Task objective -> Quote the listing below word for word, without the pictures.

(Some listing)

* * * *

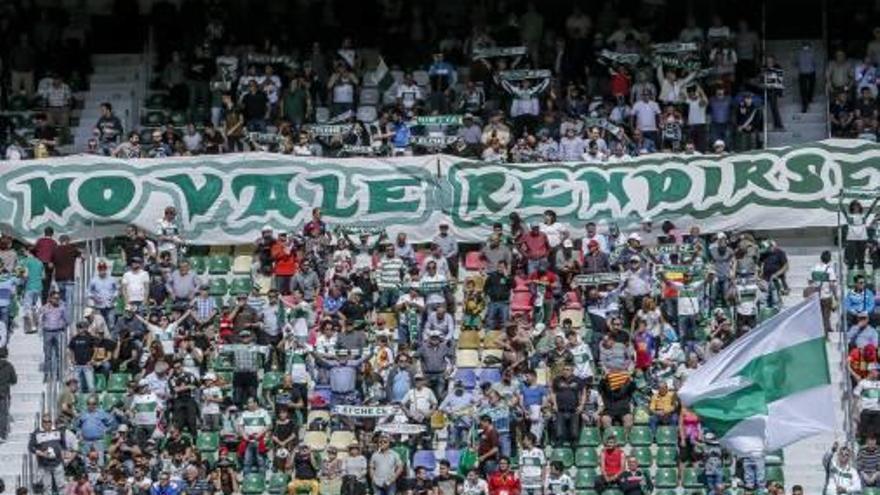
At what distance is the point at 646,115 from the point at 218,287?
774 centimetres

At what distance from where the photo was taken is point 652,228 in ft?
184

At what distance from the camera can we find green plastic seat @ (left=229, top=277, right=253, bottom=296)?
54.5 m

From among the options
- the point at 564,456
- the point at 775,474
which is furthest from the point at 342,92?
the point at 775,474

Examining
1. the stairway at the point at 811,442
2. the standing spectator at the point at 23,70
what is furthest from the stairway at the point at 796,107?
the standing spectator at the point at 23,70

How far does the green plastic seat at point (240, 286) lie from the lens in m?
54.5

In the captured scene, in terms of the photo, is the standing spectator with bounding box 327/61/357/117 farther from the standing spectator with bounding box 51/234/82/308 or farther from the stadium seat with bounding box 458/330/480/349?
the stadium seat with bounding box 458/330/480/349

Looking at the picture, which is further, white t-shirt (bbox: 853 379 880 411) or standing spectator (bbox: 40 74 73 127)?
standing spectator (bbox: 40 74 73 127)

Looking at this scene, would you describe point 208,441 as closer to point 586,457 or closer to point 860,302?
point 586,457

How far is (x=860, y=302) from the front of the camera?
5209 cm

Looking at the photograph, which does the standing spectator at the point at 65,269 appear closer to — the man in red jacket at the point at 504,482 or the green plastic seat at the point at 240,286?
the green plastic seat at the point at 240,286

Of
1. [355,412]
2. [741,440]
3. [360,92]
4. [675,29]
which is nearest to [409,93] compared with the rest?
[360,92]

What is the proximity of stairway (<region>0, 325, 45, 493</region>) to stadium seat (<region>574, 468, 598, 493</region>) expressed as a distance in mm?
8148

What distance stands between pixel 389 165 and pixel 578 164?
3060mm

* * * *

Correct output ->
At what distance is the point at 646,115 from the point at 218,287?
774 centimetres

At what distance from where the photo was taken is point 652,228 in ft?
184

At what distance from the camera can we find green plastic seat @ (left=229, top=277, right=253, bottom=296)?
54.5 m

From among the options
- the point at 564,456
- the point at 775,474
which is furthest from the point at 342,92?
the point at 775,474

Examining
1. the stairway at the point at 811,442
2. the standing spectator at the point at 23,70
what is furthest from the stairway at the point at 796,107?
the standing spectator at the point at 23,70

How far does the green plastic seat at point (240, 286) lie from the lens in m?
54.5

In the captured scene, in terms of the photo, is the standing spectator with bounding box 327/61/357/117 farther from the standing spectator with bounding box 51/234/82/308 or farther from the stadium seat with bounding box 458/330/480/349?
the stadium seat with bounding box 458/330/480/349

Looking at the picture, which is further, white t-shirt (bbox: 853 379 880 411) or standing spectator (bbox: 40 74 73 127)?
standing spectator (bbox: 40 74 73 127)

Looking at this scene, would you describe point 208,441 as closer to point 586,457 or closer to point 860,302?
point 586,457

How far is (x=860, y=302) from the front of the camera?
5209 cm

Looking at the photograph, which does the standing spectator at the point at 65,269 appear closer to — the man in red jacket at the point at 504,482 or the green plastic seat at the point at 240,286?
the green plastic seat at the point at 240,286

Of
1. [355,412]
2. [741,440]
3. [360,92]
4. [675,29]
which is nearest to [409,93] compared with the rest?
[360,92]

What is the proximity of stairway (<region>0, 325, 45, 493</region>) to stadium seat (<region>574, 468, 598, 493</region>) expressed as a distance in mm?
8148

What distance stands between pixel 389 165 and pixel 578 164?
3060mm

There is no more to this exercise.